*Görev A*. Tarlabaşı'ndaki gece yürüyüşünü anlatan alıntıda, aşevinin kapısında dikilen ikili kimi izliyor?
*Görev B*. Tarlabaşı'ndaki gece yürüyüşünü anlatan alıntıyı son cümlesinden sonra devam ettir.

*Alıntı*.
#####

İkisi de ter ve kir kokuyordu. Gecenin bu ilerlemiş saatinde iyice karanlıklaşmış olan ara sokaktan geçip, ışıklı dükkanların sıralandığı Tarlabaşı’na çıktılar. Ara sıra birbirlerinin kirden tarazlanmış saçlarını çekiştirerek, kaba el şakaları yaparak, yokuş aşağı inmeye koyuldular. Küçük aşevinden yayılan yemek kokusu ağızlarını sulandırdı. Dükkanın kapısında dikilip, içerdeki birkaç müşteriye kepçeyle yemek dolduran adamı izlediler. Fasulye tenceresinden yükselen koyu dumanı içlerine çektiler.

#####

*Veri bölümü*.
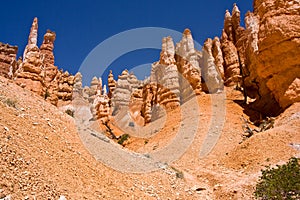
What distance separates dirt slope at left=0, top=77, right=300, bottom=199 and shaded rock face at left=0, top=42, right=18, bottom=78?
27.0 meters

#####

*Sonuç A*. İçerdeki birkaç müşteriye kepçeyle yemek dolduran adamı izliyorlar.

*Sonuç B*.
Terk edilmiş, yıkıldı yıkılacak evlerde, mezarlıklarda, ısırgan otlarının bürüdüğü boş arsalarda, yangın yerlerinde hatta bazen düpedüz sokak kaldırımları üzerinde uyumaya çalışan, aşevleri önündeki çöp tenekelerinden yemek artığı alabilmek için kıyasıya kavga eden, dilencilik, küçük hırsızlık, yarım günlük ayak işleri yaparak hayatta kalmaya çalışan bu iki kişi, dükkanın önünde biraz daha durup, yemekleri seyretmeyi sürdürdüler. Aşçı kötü kötü bakıp, elindeki kocaman kepçeyi belli belirsiz onlara doğru sallamaya başlayıncaya kadar orada dikildiler.
Sonra ansızın oğlan kıza dönüp ‘biz de bir tabak yiyelim mi’ diye sordu. Kız hiç parası olmadığını söyledi. Oğlan eğildi ve kızın kulağına bir şeyler fısıldadı. Gülüştüler. Dükkanın önünden hızla ayrılıp, gecenin karanlığında daha da ürkütücü görünen ve leş gibi kokan yıkıntıya doğru yürüdüler. Oğlanın eli kızın belindeydi şimdi. Kıkırdaşıp, öpüşerek karanlıkta kayboldular.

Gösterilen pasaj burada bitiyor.